▶ _Goal_
Would you set down every entry shown below, precisely as written?
— BEGIN Data extract —
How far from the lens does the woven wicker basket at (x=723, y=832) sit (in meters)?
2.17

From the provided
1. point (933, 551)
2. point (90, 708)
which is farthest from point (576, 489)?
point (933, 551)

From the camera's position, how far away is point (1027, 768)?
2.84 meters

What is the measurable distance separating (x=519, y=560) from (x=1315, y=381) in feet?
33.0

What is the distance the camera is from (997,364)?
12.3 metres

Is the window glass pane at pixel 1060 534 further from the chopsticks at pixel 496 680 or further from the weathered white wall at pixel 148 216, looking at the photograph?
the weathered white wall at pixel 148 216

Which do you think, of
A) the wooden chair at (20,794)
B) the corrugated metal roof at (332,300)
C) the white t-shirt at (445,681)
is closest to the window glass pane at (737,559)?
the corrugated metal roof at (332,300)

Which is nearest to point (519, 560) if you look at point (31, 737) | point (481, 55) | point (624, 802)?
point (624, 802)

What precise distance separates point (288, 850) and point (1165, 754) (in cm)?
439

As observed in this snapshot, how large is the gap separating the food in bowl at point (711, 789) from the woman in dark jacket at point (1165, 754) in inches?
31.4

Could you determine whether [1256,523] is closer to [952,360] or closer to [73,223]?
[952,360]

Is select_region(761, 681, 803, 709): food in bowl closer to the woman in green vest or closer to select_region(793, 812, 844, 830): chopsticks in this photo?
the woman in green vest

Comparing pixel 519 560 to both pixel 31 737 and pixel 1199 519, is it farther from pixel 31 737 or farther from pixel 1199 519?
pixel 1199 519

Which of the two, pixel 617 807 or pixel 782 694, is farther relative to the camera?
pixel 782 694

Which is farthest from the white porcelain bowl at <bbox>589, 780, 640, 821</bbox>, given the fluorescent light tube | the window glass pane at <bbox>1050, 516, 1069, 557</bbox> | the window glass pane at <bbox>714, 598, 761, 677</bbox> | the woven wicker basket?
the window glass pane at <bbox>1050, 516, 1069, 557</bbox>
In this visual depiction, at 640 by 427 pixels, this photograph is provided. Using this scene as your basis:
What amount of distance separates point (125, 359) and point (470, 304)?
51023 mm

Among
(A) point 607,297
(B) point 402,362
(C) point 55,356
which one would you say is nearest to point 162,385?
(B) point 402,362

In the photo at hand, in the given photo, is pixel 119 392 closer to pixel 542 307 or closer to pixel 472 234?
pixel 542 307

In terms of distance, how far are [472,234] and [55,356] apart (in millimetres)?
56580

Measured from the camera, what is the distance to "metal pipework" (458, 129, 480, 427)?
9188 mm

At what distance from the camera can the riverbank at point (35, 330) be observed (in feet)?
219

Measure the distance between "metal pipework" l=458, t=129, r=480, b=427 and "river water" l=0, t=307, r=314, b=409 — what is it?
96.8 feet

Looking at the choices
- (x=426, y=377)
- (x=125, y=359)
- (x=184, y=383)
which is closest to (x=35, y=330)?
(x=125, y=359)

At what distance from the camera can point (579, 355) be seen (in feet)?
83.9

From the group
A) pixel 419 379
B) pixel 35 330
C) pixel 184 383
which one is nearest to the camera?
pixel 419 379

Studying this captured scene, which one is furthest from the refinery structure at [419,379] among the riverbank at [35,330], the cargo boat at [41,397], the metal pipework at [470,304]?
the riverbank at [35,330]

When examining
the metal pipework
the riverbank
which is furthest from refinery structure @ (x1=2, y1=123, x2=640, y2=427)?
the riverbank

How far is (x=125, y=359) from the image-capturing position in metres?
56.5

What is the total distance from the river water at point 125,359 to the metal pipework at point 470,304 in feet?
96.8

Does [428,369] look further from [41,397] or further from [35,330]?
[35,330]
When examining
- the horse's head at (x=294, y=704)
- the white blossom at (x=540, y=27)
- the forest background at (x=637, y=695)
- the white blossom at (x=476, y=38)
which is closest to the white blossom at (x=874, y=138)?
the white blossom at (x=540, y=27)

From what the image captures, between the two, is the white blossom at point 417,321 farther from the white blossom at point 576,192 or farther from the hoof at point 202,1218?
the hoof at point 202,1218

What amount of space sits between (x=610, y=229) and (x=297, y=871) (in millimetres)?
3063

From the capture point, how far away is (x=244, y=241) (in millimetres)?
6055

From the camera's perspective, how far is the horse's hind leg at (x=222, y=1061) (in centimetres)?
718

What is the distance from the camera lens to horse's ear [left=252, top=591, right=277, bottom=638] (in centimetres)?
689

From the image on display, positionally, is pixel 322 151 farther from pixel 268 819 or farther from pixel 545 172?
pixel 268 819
— END Data extract —
▶ _Written response_
How far from the lens does the woven wicker basket at (x=723, y=832) sit (in meters)?
2.17

From the provided
1. point (933, 551)
2. point (90, 708)
which is farthest from point (576, 489)?
point (933, 551)

From the camera's position, how far away is point (1027, 768)?
2.84 meters

What is the measurable distance separating (x=519, y=560) from (x=1315, y=381) in feet?
33.0

What is the distance the camera is from (997,364)?
12.3 metres

Is the window glass pane at pixel 1060 534 further from the chopsticks at pixel 496 680 or further from the weathered white wall at pixel 148 216, looking at the photograph?
the weathered white wall at pixel 148 216

Which do you think, of
A) the wooden chair at (20,794)
B) the corrugated metal roof at (332,300)
C) the white t-shirt at (445,681)
is closest to the window glass pane at (737,559)?
the corrugated metal roof at (332,300)

Which is nearest to point (519, 560) if you look at point (31, 737) | point (481, 55) | point (624, 802)?
point (624, 802)

What precise distance separates point (288, 850) and point (1165, 754) (in cm)?
439

As observed in this snapshot, how large is the gap separating the food in bowl at point (711, 789) from the woman in dark jacket at point (1165, 754) in inches?
31.4

Could you determine whether [1256,523] is closer to [952,360] or closer to [73,223]?
[952,360]

Is select_region(761, 681, 803, 709): food in bowl closer to the woman in green vest or closer to select_region(793, 812, 844, 830): chopsticks in this photo?
the woman in green vest

Comparing pixel 519 560 to both pixel 31 737 and pixel 1199 519, is it farther from pixel 31 737 or farther from pixel 1199 519?
pixel 1199 519

Which of the two, pixel 617 807 or pixel 782 694, is farther relative to the camera?
pixel 782 694

Which is farthest from the white porcelain bowl at <bbox>589, 780, 640, 821</bbox>, given the fluorescent light tube | the window glass pane at <bbox>1050, 516, 1069, 557</bbox> | the window glass pane at <bbox>714, 598, 761, 677</bbox> | the woven wicker basket?
the window glass pane at <bbox>1050, 516, 1069, 557</bbox>
In this visual depiction, at 640 by 427 pixels, this photograph is provided. Using this scene as your basis:
What amount of distance separates point (125, 359) and point (470, 304)?
51023 mm

Among
(A) point 607,297
(B) point 402,362
(C) point 55,356
which one would you say is nearest to point 162,385?
(B) point 402,362

In the photo at hand, in the given photo, is pixel 119 392 closer to pixel 542 307 or closer to pixel 472 234?
pixel 542 307

In terms of distance, how far are [472,234] and [55,356] apart (in millimetres)?
56580

Measured from the camera, what is the distance to "metal pipework" (458, 129, 480, 427)?
9188 mm

At what distance from the camera can the riverbank at point (35, 330) be observed (in feet)?
219

Measure the distance between "metal pipework" l=458, t=129, r=480, b=427 and "river water" l=0, t=307, r=314, b=409 — what is it?
96.8 feet

Looking at the choices
- (x=426, y=377)
- (x=125, y=359)
- (x=184, y=383)
which is closest to (x=35, y=330)?
(x=125, y=359)

At what distance from the camera can point (579, 355) be seen (in feet)?
83.9

From the group
A) pixel 419 379
B) pixel 35 330
C) pixel 184 383
which one is nearest to the camera?
pixel 419 379

Studying this captured scene, which one is furthest from the refinery structure at [419,379] among the riverbank at [35,330], the cargo boat at [41,397], the metal pipework at [470,304]?
the riverbank at [35,330]

When examining
the metal pipework
the riverbank
which is furthest from refinery structure @ (x1=2, y1=123, x2=640, y2=427)?
the riverbank

How far is (x=125, y=359) from the image-capturing position in metres?
56.5

What is the total distance from the river water at point 125,359 to the metal pipework at point 470,304 in feet?
96.8

Does [428,369] look further from [41,397] or further from [35,330]?
[35,330]
When examining
- the horse's head at (x=294, y=704)
- the white blossom at (x=540, y=27)
- the forest background at (x=637, y=695)
- the white blossom at (x=476, y=38)
which is closest to the white blossom at (x=874, y=138)?
the white blossom at (x=540, y=27)

From what the image captures, between the two, is the white blossom at point 417,321 farther from the white blossom at point 576,192 or farther from the hoof at point 202,1218?
the hoof at point 202,1218

What amount of space sits between (x=610, y=229) and (x=297, y=871) (in millimetres)?
3063

From the capture point, how far away is (x=244, y=241) (in millimetres)?
6055

From the camera's perspective, how far is the horse's hind leg at (x=222, y=1061) (in centimetres)?
718

What is the distance from the camera lens to horse's ear [left=252, top=591, right=277, bottom=638] (in centimetres)?
689

From the image on display, positionally, is pixel 322 151 farther from pixel 268 819 or farther from pixel 545 172?
pixel 268 819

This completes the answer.